Генерал встал у окна — он не любил сидеть. Кестрель расположилась в кресле — исключительно из чувства противоречия.
— Идея создания Валорианской империи зародилась двадцать четыре года назад, когда мы захватили северную тундру, — начал отец.
— Ее было нетрудно завоевать. — С мечом в руках Кестрель ни на что не годилась, но по крайней мере она могла показать генералу, что хорошо знает историю. — Малочисленное население представляло собой разрозненные кочевые племена, которые жили в чумах. Мы напали летом, потери с обеих сторон оказались незначительные. Но это была лишь первая вылазка. Мы хотели понять, как посмотрят соседи Валории на наше стремление к расширению территории. Кроме того, эта победа была призвана поднять дух народа. Но пашен в тундре нет, пастбищ тоже, и рабов оттуда много не возьмешь. Так что сама территория практически бесполезна.
— Бесполезна? — Генерал открыл один из ящиков под книжными полками, достал оттуда свиток с картой и развернул его на столе, придавив края стеклянными гирьками. Кестрель встала и подошла поближе, чтобы рассмотреть контуры континента и границы империи.
— Хорошо, не совсем, — согласилась она, обводя пальцем зону тундры, которая узкой полосой простиралась вдоль северных рубежей империи. Она тянулась вплоть до того места, где южнее спускалась вечная мерзлота, доходя до восточных валорианских границ. — Она выполняет роль естественного барьера, защищая нас от варваров. В тундре воевать непросто, особенно теперь, когда мы там хозяева.
— Верно. Но эта территория нужна нам не только поэтому. Есть еще одна причина, которую на карте не увидишь. Это государственная тайна, Кестрель. Пообещай, что сохранишь ее.
— Конечно! — Она невольно испытала прилив жгучего любопытства и гордость по поводу оказанного ей доверия, хотя понимала, что именно этого и добивался отец.
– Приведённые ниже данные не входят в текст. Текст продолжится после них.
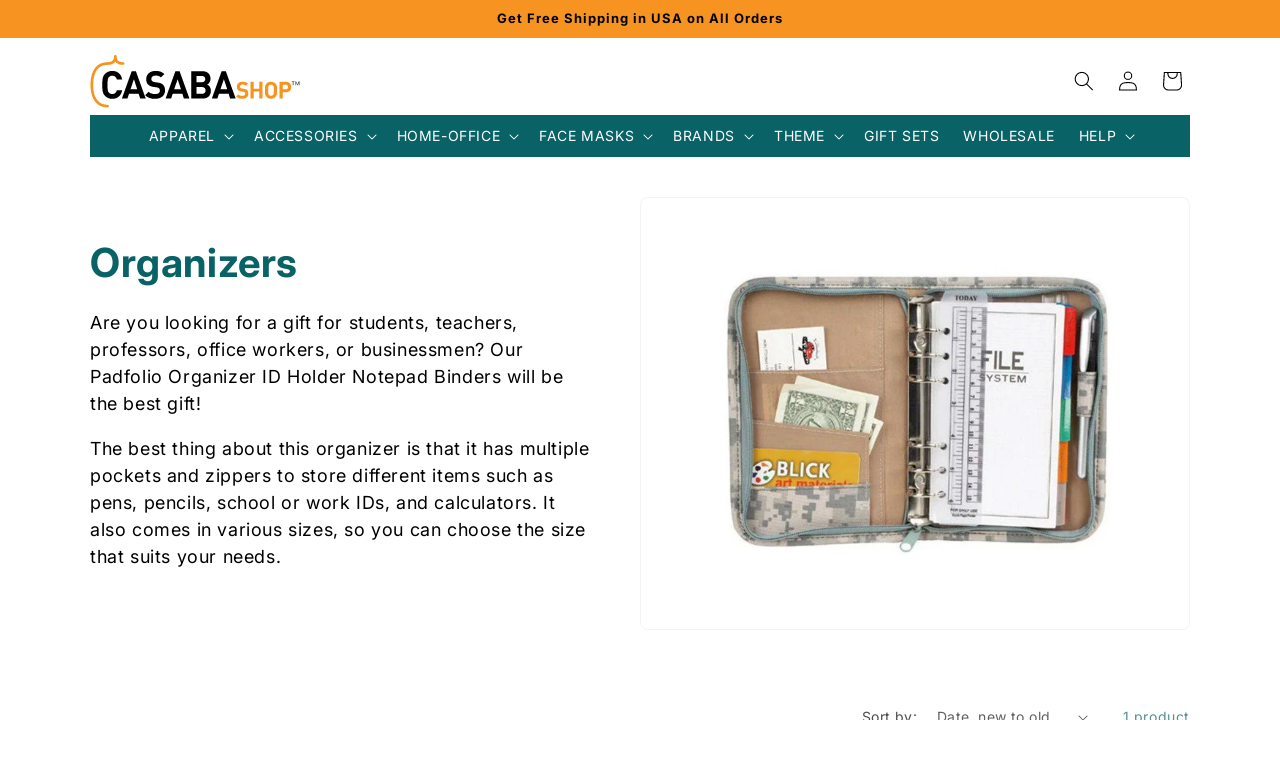

--- FILE ---
content_type: image/svg+xml
request_url: https://casabashop.com/cdn/shop/files/casaba-logo.svg?v=1749928585&width=210
body_size: 1162
content:
<svg xml:space="preserve" style="enable-background:new 0 0 288.83 74.34;" viewBox="0 0 288.83 74.34" y="0px" x="0px" xmlns:xlink="http://www.w3.org/1999/xlink" xmlns="http://www.w3.org/2000/svg" id="Layer_1" version="1.1">
<style type="text/css">
	.st0{fill:#F7941D;}
	.st1{fill:#F79420;}
	.st2{fill:#383838;}
</style>
<g>
	<path d="M0.4,42.52c0.36-3.4,0.51-6.85,1.14-10.2c0.99-5.25,2.79-10.2,6.47-14.3c3.18-3.54,7.1-5.67,11.77-6.35
		c2.38-0.34,4.81-0.37,7.2-0.66c3.21-0.39,5.99-2.83,5.95-6.28c-0.01-0.54-0.02-1.1,0.05-1.63c0.12-0.99,0.94-1.69,1.87-1.69
		c1.02,0,1.67,0.59,1.81,1.68c0.16,1.24,0.14,2.51,0.45,3.7c0.42,1.59,1.57,2.68,3.03,3.39c1.58,0.77,3.27,1.11,5.04,1.07
		c0.88-0.02,1.6,0.28,2.03,1.11c0.51,0.98,0.01,2.23-1.05,2.39c-3.57,0.55-6.79-0.29-9.64-2.52c-0.13-0.1-0.24-0.24-0.37-0.36
		c-1.25-1.18-1.28-1.21-2.49-0.06c-2.39,2.28-5.35,3.01-8.5,3.16c-2.45,0.12-4.88,0.17-7.26,0.9c-2.65,0.81-4.85,2.3-6.74,4.24
		c-2.98,3.06-4.45,6.89-5.54,10.95c-1.33,4.98-1.52,10.04-1.23,15.1c0.33,5.71,1.52,11.28,4.76,16.15c2.55,3.83,6.06,6.4,10.69,7.18
		c1.4,0.24,2.83,0.31,4.25,0.43c1.1,0.1,1.97,0.93,1.92,1.87c-0.05,0.98-0.9,1.78-1.99,1.78c-7.39,0.03-13.44-2.7-17.73-8.85
		c-1.72-2.46-2.85-5.2-3.72-8.11c-1.38-4.62-1.96-9.3-1.9-14.09C0.56,42.54,0.48,42.53,0.4,42.52" class="st0"></path>
	<g>
		<path d="M30.58,61.78c-3.98,0-7.32-1.38-10.04-4.14c-1.62-1.65-2.62-3.56-3.03-5.68c-0.42-2.13-0.63-5.26-0.63-9.41
			c0-4.15,0.21-7.28,0.63-9.41c0.42-2.18,1.41-4.04,3.03-5.69c2.72-2.76,6.07-4.14,10.04-4.14c7.17,0,12.45,4.25,13.71,11.96h-7.38
			c-0.78-3.24-2.77-5.37-6.28-5.37c-1.99,0-3.56,0.64-4.66,1.97c-1.52,1.65-1.83,3.35-1.83,10.68c0,7.33,0.31,9.03,1.83,10.68
			c1.1,1.33,2.67,1.97,4.66,1.97c3.51,0,5.49-2.13,6.28-5.37h7.38C43.03,57.53,37.7,61.78,30.58,61.78z"></path>
		<path d="M69.09,61.46l-2.2-6.7H53.66l-2.25,6.7h-7.59l13.55-37.83h5.7l13.6,37.83H69.09z M60.41,34.79L55.7,48.55h9.26
			L60.41,34.79z"></path>
		<path d="M89.44,61.78c-5.65,0-9.94-1.22-13.6-4.99L80.55,52c2.35,2.39,5.55,3.19,9,3.19c4.29,0,6.59-1.65,6.59-4.68
			c0-1.33-0.37-2.44-1.15-3.19c-0.73-0.69-1.57-1.06-3.3-1.33l-4.5-0.64c-3.19-0.48-5.55-1.49-7.22-3.13
			c-1.78-1.81-2.67-4.25-2.67-7.44c0-6.75,4.92-11.48,12.97-11.48c5.13,0,8.84,1.27,12.03,4.41l-4.6,4.62
			c-2.35-2.29-5.18-2.6-7.64-2.6c-3.87,0-5.75,2.18-5.75,4.78c0,0.96,0.31,1.97,1.1,2.71c0.73,0.69,1.94,1.28,3.45,1.49l4.39,0.64
			c3.4,0.48,5.55,1.43,7.11,2.92c1.99,1.91,2.88,4.68,2.88,8.02C103.25,57.64,97.24,61.78,89.44,61.78z"></path>
		<path d="M129.2,61.46l-2.2-6.7h-13.24l-2.25,6.7h-7.59l13.55-37.83h5.7l13.6,37.83H129.2z M120.52,34.79l-4.71,13.76h9.26
			L120.52,34.79z"></path>
		<path d="M154.89,61.46H139.3V23.63h14.96c7.27,0,11.51,4.14,11.51,10.63c0,4.2-2.72,6.91-4.6,7.81c2.25,1.06,5.13,3.45,5.13,8.5
			C166.3,57.64,161.54,61.46,154.89,61.46z M153.69,30.22h-7.12v8.71h7.12c3.09,0,4.81-1.75,4.81-4.36S156.78,30.22,153.69,30.22z
			 M154.16,45.57h-7.59v9.3h7.59c3.3,0,4.87-2.13,4.87-4.68C159.02,47.65,157.46,45.57,154.16,45.57z"></path>
		<path d="M192.82,61.46l-2.2-6.7h-13.24l-2.25,6.7h-7.59l13.55-37.83h5.7l13.6,37.83H192.82z M184.14,34.79l-4.71,13.76h9.26
			L184.14,34.79z"></path>
		<path d="M209.4,61.66c-3.45,0-6.07-0.75-8.3-3.05l2.87-2.92c1.44,1.46,3.39,1.95,5.49,1.95
			c2.62,0,4.02-1.01,4.02-2.85c0-0.81-0.22-1.49-0.7-1.95c-0.45-0.42-0.96-0.65-2.01-0.81l-2.75-0.39
			c-1.95-0.29-3.38-0.91-4.41-1.91c-1.09-1.1-1.63-2.59-1.63-4.54c0-4.12,3-7.01,7.92-7.01c3.13,0,5.4,0.78,7.35,2.69l-2.81,2.82
			c-1.44-1.39-3.16-1.59-4.66-1.59c-2.36,0-3.51,1.33-3.51,2.92c0,0.58,0.19,1.2,0.67,1.65c0.45,0.42,1.18,0.78,2.11,0.91l2.68,0.39
			c2.08,0.29,3.39,0.88,4.34,1.78c1.21,1.17,1.76,2.85,1.76,4.9C217.83,59.13,214.16,61.66,209.4,61.66z" class="st1"></path>
		<path d="M232.87,61.46V51.8h-7.7v9.66h-4.44V38.37h4.44v9.44h7.7v-9.44h4.44v23.09H232.87z" class="st1"></path>
		<path d="M255.1,59.13c-1.6,1.62-3.55,2.53-6.13,2.53s-4.57-0.91-6.16-2.53c-2.3-2.34-2.23-5.22-2.23-9.21
			s-0.06-6.88,2.23-9.21c1.6-1.62,3.58-2.53,6.16-2.53s4.53,0.91,6.13,2.53c2.3,2.33,2.27,5.22,2.27,9.21S257.4,56.79,255.1,59.13z
			 M251.81,43.43c-0.64-0.75-1.63-1.23-2.84-1.23c-1.21,0-2.24,0.49-2.87,1.23c-0.86,0.97-1.09,2.04-1.09,6.49s0.22,5.51,1.09,6.49
			c0.64,0.75,1.66,1.23,2.87,1.23c1.21,0,2.2-0.49,2.84-1.23c0.86-0.97,1.12-2.04,1.12-6.49S252.67,44.4,251.81,43.43z" class="st1"></path>
		<path d="M269.44,52.77h-4.38v8.69h-4.44V38.37h8.81c4.69,0,7.5,3.28,7.5,7.2C276.94,49.5,274.13,52.77,269.44,52.77z
			 M269.21,42.39h-4.15v6.32h4.15c2.01,0,3.29-1.26,3.29-3.15C272.5,43.69,271.22,42.39,269.21,42.39z" class="st1"></path>
	</g>
	<g>
		<polygon points="277.59,38.35 277.59,37.68 281.23,37.68 281.23,38.35 279.84,38.35 279.84,42.92 278.99,42.92 
			278.99,38.35" class="st2"></polygon>
		<polygon points="288.05,37.69 288.05,42.91 287.19,42.91 287.19,39.33 285.6,42.91 285.01,42.91 283.41,39.33 
			283.41,42.91 282.55,42.91 282.55,37.69 283.47,37.69 285.31,41.79 287.13,37.69" class="st2"></polygon>
	</g>
</g>
</svg>
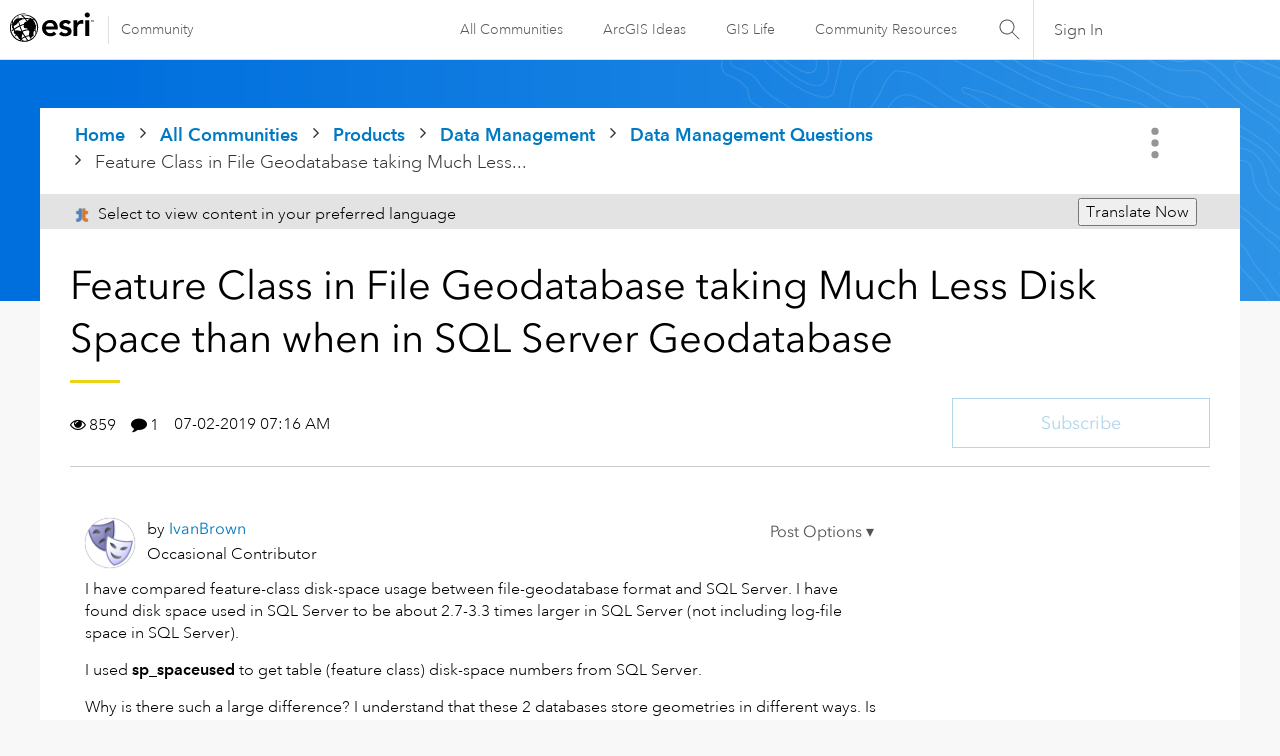

--- FILE ---
content_type: text/html; charset=UTF-8
request_url: https://community.esri.com/t5/data-management-questions/feature-class-in-file-geodatabase-taking-much-less/td-p/115722
body_size: 1872
content:
<!DOCTYPE html>
<html lang="en">
<head>
    <meta charset="utf-8">
    <meta name="viewport" content="width=device-width, initial-scale=1">
    <title></title>
    <style>
        body {
            font-family: "Arial";
        }
    </style>
    <script type="text/javascript">
    window.awsWafCookieDomainList = [];
    window.gokuProps = {
"key":"AQIDAHjcYu/GjX+QlghicBgQ/7bFaQZ+m5FKCMDnO+vTbNg96AH4rNVz6su/VZEN8ZENhuRFAAAAfjB8BgkqhkiG9w0BBwagbzBtAgEAMGgGCSqGSIb3DQEHATAeBglghkgBZQMEAS4wEQQMHtBCXf9B+pJ2/29OAgEQgDukEVPElPDYSfamSrvyxPl7iEpF7msKJ+X2JcVoiD6/fFu/+yi7EHB5AmsWBhRVTr/y925s7dcBY+6fsg==",
          "iv":"D549tAByFQAADb3e",
          "context":"ihEle+1yXJpF3Fl6fpg8uPUeEOaN9x6EBJlb8buuK3U79imY2KjiXX5Lo7bpXDoyyhoZVrcZTTIWO8DwjyaKB9eTJ2zyIOsiI+ufXNx6SFLzXkvB9Q2iBHMJIz1TIoDk3XPK/UQL4mU89ZnamIuN1Hrg3eGZJdElVVbwF+gkXewqRexiJkAISGUxgx9giyGlwvaO3MVDFrl76sZORqtVu7IaG6hrgG4MkexvZ4Fvor3r+7AYThwXo3hWh39/nuYkxJwQWg6XztFegRxerARFVYhDdf4S8o1wbznP4dRH40IwosmucoPk+vBzZXttYGTkgHCv8gZh+qzorvi7sbChDNIXhrZ1FBXldZ9oZcYfr+MHFTGGTBWd9c0iOmn76CMfjvbTa5Q1SlogvSiV8iJUoMkoyr19JVPk"
};
    </script>
    <script src="https://bc0439715fa6.967eb88d.us-east-2.token.awswaf.com/bc0439715fa6/dd69015656bc/4f1470dc65ad/challenge.js"></script>
</head>
<body>
    <div id="challenge-container"></div>
    <script type="text/javascript">
        AwsWafIntegration.saveReferrer();
        AwsWafIntegration.checkForceRefresh().then((forceRefresh) => {
            if (forceRefresh) {
                AwsWafIntegration.forceRefreshToken().then(() => {
                    window.location.reload(true);
                });
            } else {
                AwsWafIntegration.getToken().then(() => {
                    window.location.reload(true);
                });
            }
        });
    </script>
    <noscript>
        <h1>JavaScript is disabled</h1>
        In order to continue, we need to verify that you're not a robot.
        This requires JavaScript. Enable JavaScript and then reload the page.
    </noscript>
</body>
</html>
— Задолго до нашего похода в тундру мы заслали туда шпионов. Мы всегда делаем это, прежде чем атаковать те или иные земли. Так было и в тот раз. Наши шпионы нашли кое-что очень важное: месторождения минералов, в том числе серебро, добыча которого до сих пор помогает нам содержать войско. Но ценнее всего — огромные запасы серы, необходимой для изготовления пороха.
Отец улыбнулся, увидев, как округлились глаза Кестрель. Затем он подробно описал приготовления к походу, первые столкновения и, наконец, завоевание тундры генералом Дараном, который заметил отца Кестрель, тогда еще молодого офицера, и обучил его искусству войны.
Когда отец закончил рассказ, Кестрель коснулась очертаний полуострова на карте.
— Расскажи мне о Гэрранской войне.
— Мы давно засматривались на полуостров. Когда мне удалось завоевать Гэрран, сюда потекли толпы валорианских переселенцев. До войны гэррани кичились богатством своей страны, плодородием и красотой здешних земель. Гэрран считался идеальным место для жизни, в том числе благодаря выгодному географическому положению. — Генерал обвел контуры полуострова. Почти со всех сторон его окружало море, если не считать узкого перешейка, где располагалась горная цепь, отрезавшая полуостров от материка. — Гэррани считали нас тупыми, кровожадными дикарями. Но они не гнушались нашим золотом и часто отправляли к нам торговые суда, нагруженные предметами роскоши. Они не догадывались о том, как дразнили императора алебастровые чаши и мешки специй.
Кестрель и так все это знала. Но история, которая отложилась у нее в памяти, напоминала грубо высеченную скульптуру, и сейчас отец, будто мастер с резцом в руках, вытачивал детали, придавая мрамору задуманную форму.
— Гэррани были уверены в своей неуязвимости, — продолжил он. — Что ж, не без основания. Они считались опытными мореходами. Их флот превосходил наш и численностью кораблей, и уровнем подготовки моряков. Но даже если мы ничуть бы им не уступали, море было не на нашей стороне.